Don't Look Twice: Speeding Up Video Transformers with Run-Length Tokenization
Equal collaboration between Carnegie Mellon University and Fujitsu Research (A sponsor of XRTC)
By Ashlyn Lacovara

An example of standard vision transformer tokens vs the tokens used by our method RLT. Video is taken from the movie Ice Age (2002).
Researchers Rohan Choudhury, Guanglei Zhu, Sihan Liu, Koichiro Niinuma, Kris M. Kitani, and László Jeni have developed a new method to accelerate video transformers by eliminating redundant tokens. This is an equal collaboration between Fujitsu Research and Carnegie Mellon University. The transformer architecture has proven extremely effective for understanding and generating text, but is harder to train and scale on videos due to their enormous size.
A common way of speeding up runtime is to prune unnecessary tokens. Current methods for token pruning encounter several limitations, including a gradual decline in training efficiency over time or reliance on a content-agnostic approach. This approach typically involves reducing the number of tokens by a constant factor, which necessitates dataset-specific adjustments to achieve optimal performance. The new approch is, RLT (Redundant Token Localization), addressing these issues by identifying and removing redundant patches before the model runs. RLT replaces redundant tokens with a single token and a positional encoding to preserve information, offering a content-aware approach with minimal overhead. RLT does not require padding examples, ensuring that reductions in tokens lead to material wall-clock speedups.

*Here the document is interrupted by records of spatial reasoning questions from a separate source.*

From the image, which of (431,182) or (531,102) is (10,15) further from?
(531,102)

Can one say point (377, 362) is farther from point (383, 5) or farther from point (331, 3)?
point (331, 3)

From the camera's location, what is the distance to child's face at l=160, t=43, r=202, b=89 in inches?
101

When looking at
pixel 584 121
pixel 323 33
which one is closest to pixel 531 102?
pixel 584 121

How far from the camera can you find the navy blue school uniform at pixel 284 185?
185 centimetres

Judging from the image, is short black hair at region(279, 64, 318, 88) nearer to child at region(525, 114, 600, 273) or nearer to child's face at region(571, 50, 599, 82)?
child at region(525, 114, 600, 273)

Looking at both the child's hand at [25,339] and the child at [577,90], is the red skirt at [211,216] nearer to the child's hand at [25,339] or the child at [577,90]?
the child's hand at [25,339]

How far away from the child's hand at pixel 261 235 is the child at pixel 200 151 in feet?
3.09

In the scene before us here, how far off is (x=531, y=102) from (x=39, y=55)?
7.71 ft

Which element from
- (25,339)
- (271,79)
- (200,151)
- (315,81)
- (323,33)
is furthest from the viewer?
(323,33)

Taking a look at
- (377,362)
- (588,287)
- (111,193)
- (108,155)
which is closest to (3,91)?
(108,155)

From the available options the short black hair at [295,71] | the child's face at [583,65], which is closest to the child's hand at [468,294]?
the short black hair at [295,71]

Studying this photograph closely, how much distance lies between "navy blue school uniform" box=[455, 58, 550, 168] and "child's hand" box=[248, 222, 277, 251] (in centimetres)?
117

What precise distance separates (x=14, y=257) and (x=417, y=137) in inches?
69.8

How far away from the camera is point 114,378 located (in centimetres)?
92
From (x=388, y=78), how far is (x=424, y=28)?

The benefits are significant: RLT increases the throughput of pre-trained video transformers by 40% with only a 0.1% accuracy drop on action recognition tasks. It also reduces training time, cutting fine-tuning wall-clock time by over 40% while maintaining baseline model performance. For video-language tasks, such as Epic Kitchens-100 multi-instance retrieval, RLT matches baseline accuracy while reducing training time and throughput by 30%.
On datasets like Kinetics-400 and Something-Something-v2, RLT reduces the total token count by 30%, and for longer videos or higher frame rates, the reduction can reach up to 80%. These improvements make RLT a powerful tool for accelerating video transformers while maintaining accuracy across various tasks.

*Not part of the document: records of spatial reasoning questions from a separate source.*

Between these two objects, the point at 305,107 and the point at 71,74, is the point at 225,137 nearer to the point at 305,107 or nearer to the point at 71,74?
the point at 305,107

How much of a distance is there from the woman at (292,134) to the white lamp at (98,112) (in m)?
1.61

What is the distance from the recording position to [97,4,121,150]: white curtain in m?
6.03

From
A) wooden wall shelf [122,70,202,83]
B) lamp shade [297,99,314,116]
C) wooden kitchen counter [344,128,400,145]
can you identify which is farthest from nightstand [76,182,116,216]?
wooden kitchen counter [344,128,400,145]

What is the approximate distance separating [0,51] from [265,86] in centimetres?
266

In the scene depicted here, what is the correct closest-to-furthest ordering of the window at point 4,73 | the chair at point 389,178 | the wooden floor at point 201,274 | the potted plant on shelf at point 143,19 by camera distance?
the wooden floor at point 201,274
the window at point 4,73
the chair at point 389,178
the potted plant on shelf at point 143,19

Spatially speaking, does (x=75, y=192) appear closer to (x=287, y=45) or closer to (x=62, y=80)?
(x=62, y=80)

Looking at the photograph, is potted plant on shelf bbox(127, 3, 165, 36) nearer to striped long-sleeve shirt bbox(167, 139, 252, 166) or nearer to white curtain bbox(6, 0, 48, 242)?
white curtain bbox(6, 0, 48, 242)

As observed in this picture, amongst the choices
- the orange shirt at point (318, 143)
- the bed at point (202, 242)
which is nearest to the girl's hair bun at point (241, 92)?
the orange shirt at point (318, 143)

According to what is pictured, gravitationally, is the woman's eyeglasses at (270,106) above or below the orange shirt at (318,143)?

RLT identifies redundant patches by comparing input frames. Two patches are considered redundant if the mean L1 norm of their pixel differences falls below a specified threshold. For each patch in a frame, RLT compares it with the corresponding patch in the following frame, removing those that are sufficiently similar.
After pruning, RLT calculates the "run-length"—the number of consecutive redundant patches at each spatial location. This run-length, representing the token's duration, is encoded as a length embedding and passed to the transformer. The process is illustrated below with a simplified example:
In this example, each token represents two consecutive patches at the same spatial location. Repeated tokens across frames are replaced with a single token at the start of the sequence, with their duration encoded via the length embedding. For instance, the green tokens in the top row have a duration of 3. Using this method, RLT removes 6 tokens from the input while preserving the necessary information.

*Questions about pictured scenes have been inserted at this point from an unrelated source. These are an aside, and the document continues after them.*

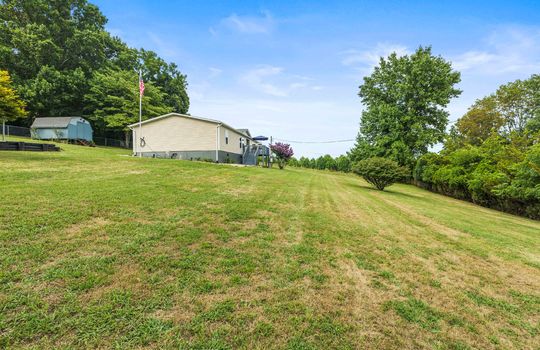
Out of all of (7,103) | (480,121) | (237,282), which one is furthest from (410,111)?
(7,103)

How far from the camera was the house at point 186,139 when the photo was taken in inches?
778

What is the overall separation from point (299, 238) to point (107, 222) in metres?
3.48

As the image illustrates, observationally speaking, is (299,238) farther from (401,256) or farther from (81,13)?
(81,13)

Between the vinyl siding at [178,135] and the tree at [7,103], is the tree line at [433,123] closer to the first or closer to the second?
the vinyl siding at [178,135]

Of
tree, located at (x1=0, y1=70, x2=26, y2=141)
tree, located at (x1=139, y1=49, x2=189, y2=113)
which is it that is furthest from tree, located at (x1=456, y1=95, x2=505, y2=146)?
tree, located at (x1=139, y1=49, x2=189, y2=113)

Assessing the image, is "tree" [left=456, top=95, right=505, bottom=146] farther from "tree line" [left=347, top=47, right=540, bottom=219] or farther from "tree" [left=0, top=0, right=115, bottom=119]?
"tree" [left=0, top=0, right=115, bottom=119]

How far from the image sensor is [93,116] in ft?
105

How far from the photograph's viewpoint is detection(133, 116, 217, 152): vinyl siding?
19.9 meters

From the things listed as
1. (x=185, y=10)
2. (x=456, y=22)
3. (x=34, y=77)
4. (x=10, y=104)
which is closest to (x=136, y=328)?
(x=10, y=104)

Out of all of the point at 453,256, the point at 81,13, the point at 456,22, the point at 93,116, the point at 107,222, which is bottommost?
the point at 453,256

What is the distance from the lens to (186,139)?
2055 centimetres

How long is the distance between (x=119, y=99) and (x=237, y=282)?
3415 cm

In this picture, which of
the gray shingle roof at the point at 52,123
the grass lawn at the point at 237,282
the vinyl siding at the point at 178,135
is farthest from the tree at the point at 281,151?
the gray shingle roof at the point at 52,123

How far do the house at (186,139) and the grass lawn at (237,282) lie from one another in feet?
48.4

A key advantage of RLT is that it determines the input's new length without running the model, eliminating the need for padding. This allows for the use of block-diagonal attention masks, enabling efficient processing of large batches with no additional overhead. By fully leveraging token reduction, RLT achieves meaningful wall-clock speedups, unlike other methods that may reduce theoretical GFLOPS but fail to deliver practical performance gains.